The following result depends on the specifics of the eviction procedure and the position map. Nevertheless, the end result we obtain for our scheme is the same as what is shown in prior work.

Lemma 3

Set \(A=1\) in our scheme. If b is a leaf node, \(\mathbf{Exp}[X(b_\infty )] \le 1\). If b is an internal node, \(\mathbf{Exp}[X(b_\infty )] \le 1/2\).

Proof

If b is a leaf node, then a fresh record corresponding to logical address i can only possibly be stored in that node if i is mapped to b by the position map. Since there are N logical addresses, and each is mapped to b with probability 1 / N, the claimed bound follows.

Say b is a non-leaf node at level \(\ell \). If b is not on any of the first M eviction paths (note that this is independent of \(\mathsf{seq}\) or the position map f), then b will contain no fresh records. Otherwise, let \(1 \le \mathsf{ctr}_1 \le M\) denote the last time b was on an eviction path, and let \(\mathsf{ctr}_0 < M\) denote the penultimate time b was on an eviction path (set \(\mathsf{ctr}_0=0\) if there was no such time). By the properties of reverse lexicographic ordering, we have \(\mathsf{ctr}_1-\mathsf{ctr}_0 \le 2^\ell \). The only possible fresh records that can be in b after all M instructions are executed are those corresponding to logical write addresses used in time steps \(\mathsf{ctr}_0+1, \ldots , \mathsf{ctr}_1\). Moreover, each such address causes a fresh record to be placed in bucket b with probability exactly \(2^{-(\ell +1)}\). Thus, the expected number of fresh records in b is at most \(2^\ell \cdot 2^{-(\ell +1)} = 1/2\).

   \(\square \)

A corollary is that if \(\tau \) is a rooted subtree then \(\mathbf{Exp}[X(\tau _\infty )] \le 0.8 \cdot n(\tau )\) for all \(N\ge 4\) (since in that case at most \(N/(2N-1) \le 4/7\) of the nodes in \(\tau \) can be leaves). Following the analysis of Ren et al. [27, Sect. 4.3] (taking \(a=0.8\)), we may then conclude that when \(Z\ge 3\), the probability of overflow decreases exponentially in S. This implies that the stash will not exceed \(\lambda \) records except with probability negligible in \(\lambda \).

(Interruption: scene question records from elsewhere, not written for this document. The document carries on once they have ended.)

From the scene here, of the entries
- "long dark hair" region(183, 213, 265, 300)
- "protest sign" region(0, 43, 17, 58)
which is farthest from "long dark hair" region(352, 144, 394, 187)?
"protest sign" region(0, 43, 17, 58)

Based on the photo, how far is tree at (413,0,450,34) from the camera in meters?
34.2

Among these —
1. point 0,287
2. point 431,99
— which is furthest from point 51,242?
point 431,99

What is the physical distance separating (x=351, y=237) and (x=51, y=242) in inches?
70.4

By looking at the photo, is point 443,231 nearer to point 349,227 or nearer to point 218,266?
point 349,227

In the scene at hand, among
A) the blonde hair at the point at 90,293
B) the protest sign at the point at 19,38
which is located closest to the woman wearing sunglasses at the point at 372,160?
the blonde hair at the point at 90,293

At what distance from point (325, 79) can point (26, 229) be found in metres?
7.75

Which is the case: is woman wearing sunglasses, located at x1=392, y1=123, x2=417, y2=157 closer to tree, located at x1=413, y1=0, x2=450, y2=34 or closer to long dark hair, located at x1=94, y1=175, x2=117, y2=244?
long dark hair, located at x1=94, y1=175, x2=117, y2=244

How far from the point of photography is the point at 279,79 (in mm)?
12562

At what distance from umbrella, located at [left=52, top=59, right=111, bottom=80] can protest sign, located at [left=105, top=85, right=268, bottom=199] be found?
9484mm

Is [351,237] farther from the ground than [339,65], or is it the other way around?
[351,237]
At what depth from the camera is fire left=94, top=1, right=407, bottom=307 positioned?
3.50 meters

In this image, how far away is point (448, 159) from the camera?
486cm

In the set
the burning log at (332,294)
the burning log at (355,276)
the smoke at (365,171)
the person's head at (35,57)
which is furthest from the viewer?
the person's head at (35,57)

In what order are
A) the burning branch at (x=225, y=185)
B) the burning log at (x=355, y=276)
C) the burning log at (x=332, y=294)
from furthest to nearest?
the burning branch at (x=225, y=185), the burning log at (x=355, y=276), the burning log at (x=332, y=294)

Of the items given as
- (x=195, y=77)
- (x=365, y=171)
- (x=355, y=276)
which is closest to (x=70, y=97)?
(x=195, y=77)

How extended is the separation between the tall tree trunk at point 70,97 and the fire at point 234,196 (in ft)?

In Table 1 we report concrete bounds on the number of blocks in the client’s stash for different values of the bucket size Z and eviction parameter A. All values in the table are obtained from our theoretical analysis assuming N is sufficiently large. Simulations indicate that the stash size is even smaller than what the theoretical bounds indicate.

Table 1. Bounds on the number of blocks in the client’s stash. These bounds hold except with probability \(2^{-40}\) (per operation).

3.3 Optimizations

We briefly mention a few optimizations.

Heuristic parameters. As in the ring ORAM scheme, we experimentally observe that it suffices to set \(A=1\) and \(Z=2\) (giving the parameters mentioned in the abstract/introduction), or to set \(A=3\) and \(Z=3\) (giving slightly better communication at the expense of increased server storage).

A two-round variant. If we are willing to use one more round, the communication complexity can be further reduced by first having the client use PPR to read the indices in the records on the desired path, and then using an execution of PIR to read the single record of interest.